Zum einen gehen wir beispielsweise mit dem Vorstand regelmäßig auf unsere „plug into the world“-Reisen, um mit großen Tech-Playern, aber auch mit Start-ups in verschiedenen Regionen der Welt zu sprechen. Darüber hinaus bin ich auch verantwortlich für das Partnermanagement und den Bereich Lieferketten. So bin ich in ständigem Kontakt mit großen und kleinen Anbietern und erfahre, was dort gedacht und gemacht wird. Sehr wichtig ist mir aber auch der interdisziplinäre Austausch. Beispielsweise im Rahmen von Events wie der DLD Conference oder im Rahmen unserer Kooperation mit der UdK Berlin. Hier suchen wir Anregungen aus der Schnittstelle zwischen Kunst und Technologie. Daraus ist u.a. das Buch „Weak Signals“ entstanden, das neue Begriffe und Trends beleuchtet. Meine Neugier als Physikerin treibt mich immer wieder an, neue Themen zu entdecken. Zudem besuche ich gerne und regelmäßig unsere Shops und Hotlines, um direkt mit unseren Kunden und Kundinnen zu sprechen. Denn Technologie sollte kein Selbstzweck sein, sondern Menschen helfen.
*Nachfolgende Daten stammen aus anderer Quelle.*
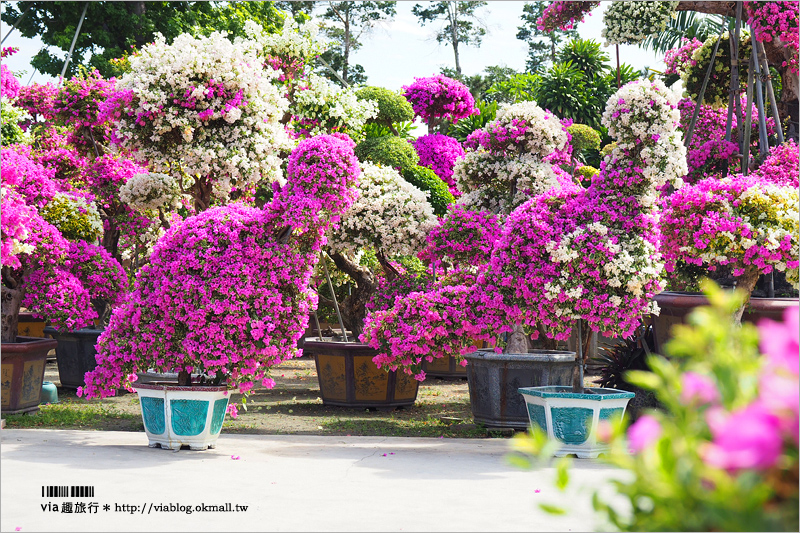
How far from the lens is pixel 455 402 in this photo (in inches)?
369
Sie sind bereits seit 12 Jahren erfolgreich im Vorstand der Deutschen Telekom. Welche Learnings würden Sie gern weitergeben?
Man sollte sich einen Bereich suchen, für den man eine Passion mitbringt. Um Teams erfolgreich zu führen, braucht es ein „Händchen“ für die Auswahl und für den Umgang mit Menschen. Ganz wichtig aber ist: Nie den Humor verlieren.
Claudia Nemat, Jahrgang 1968 ist seit 2011 Mitglied des Vorstandes der Deutschen Telekom. Die Deutsche Telekom gehört mit rund 245 Millionen Mobilfunk-Kundinnen und Kunden, 25 Millionen Festnetz- und 21 Millionen Breitband-Anschlüssen zu den führenden integrierten Telekommunikations-Unternehmen weltweit. Seit Januar 2017 verantwortet die studierte Physikerin das Ressort Technologie und Innovation, welches die Verantwortung für Netzwerke, IT, Produkte, sowie Informations- und Cyber-Sicherheit beinhaltet. Zuvor arbeitete sie 17 Jahre bei der Unternehmensberatung McKinsey&Company. Dort war Nemat unter anderem Co-Leiterin des weltweiten Technologiesektors und übernahm eine Reihe von Interim-Management Rollen bei globalen Klienten aus dem IT-Sektor, inklusive Disaster Recovery von großen IT-Projekten und Ausübung von Interim-CEO Rollen. Seit 2016 ist sie Mitglied des Verwaltungsrats von Airbus sowie des Aufsichtsrats von Airbus Defense.